◆ Aim
Starting at the beginning of the material and ending at the line that contains "5.31 metres", with that line included, can you express each line as one string in a JSON list and leave out the blank lines?

◆ Source data

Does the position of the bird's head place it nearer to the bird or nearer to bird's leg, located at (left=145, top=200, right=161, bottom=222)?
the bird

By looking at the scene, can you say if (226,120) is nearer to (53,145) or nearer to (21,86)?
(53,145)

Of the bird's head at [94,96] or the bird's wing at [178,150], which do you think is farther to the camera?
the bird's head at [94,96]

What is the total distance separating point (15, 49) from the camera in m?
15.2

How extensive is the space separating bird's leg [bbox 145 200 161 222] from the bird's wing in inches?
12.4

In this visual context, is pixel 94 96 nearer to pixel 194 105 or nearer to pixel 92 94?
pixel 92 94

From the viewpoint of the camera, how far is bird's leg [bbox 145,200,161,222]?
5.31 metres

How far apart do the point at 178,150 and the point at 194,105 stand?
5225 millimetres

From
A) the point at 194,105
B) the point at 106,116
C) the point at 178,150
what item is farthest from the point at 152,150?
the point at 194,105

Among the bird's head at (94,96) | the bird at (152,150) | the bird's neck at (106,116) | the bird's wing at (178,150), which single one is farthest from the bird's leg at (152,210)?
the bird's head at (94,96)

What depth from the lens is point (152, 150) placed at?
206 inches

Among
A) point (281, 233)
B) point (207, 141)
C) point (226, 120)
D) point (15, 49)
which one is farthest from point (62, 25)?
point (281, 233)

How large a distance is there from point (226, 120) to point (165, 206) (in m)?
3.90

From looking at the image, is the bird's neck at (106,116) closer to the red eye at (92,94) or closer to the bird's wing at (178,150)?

◆ Written answer
[
  "Does the position of the bird's head place it nearer to the bird or nearer to bird's leg, located at (left=145, top=200, right=161, bottom=222)?",
  "the bird",
  "By looking at the scene, can you say if (226,120) is nearer to (53,145) or nearer to (21,86)?",
  "(53,145)",
  "Of the bird's head at [94,96] or the bird's wing at [178,150], which do you think is farther to the camera?",
  "the bird's head at [94,96]",
  "What is the total distance separating point (15, 49) from the camera in m?",
  "15.2",
  "How extensive is the space separating bird's leg [bbox 145 200 161 222] from the bird's wing in inches?",
  "12.4",
  "In this visual context, is pixel 94 96 nearer to pixel 194 105 or nearer to pixel 92 94?",
  "pixel 92 94",
  "From the viewpoint of the camera, how far is bird's leg [bbox 145,200,161,222]?",
  "5.31 metres"
]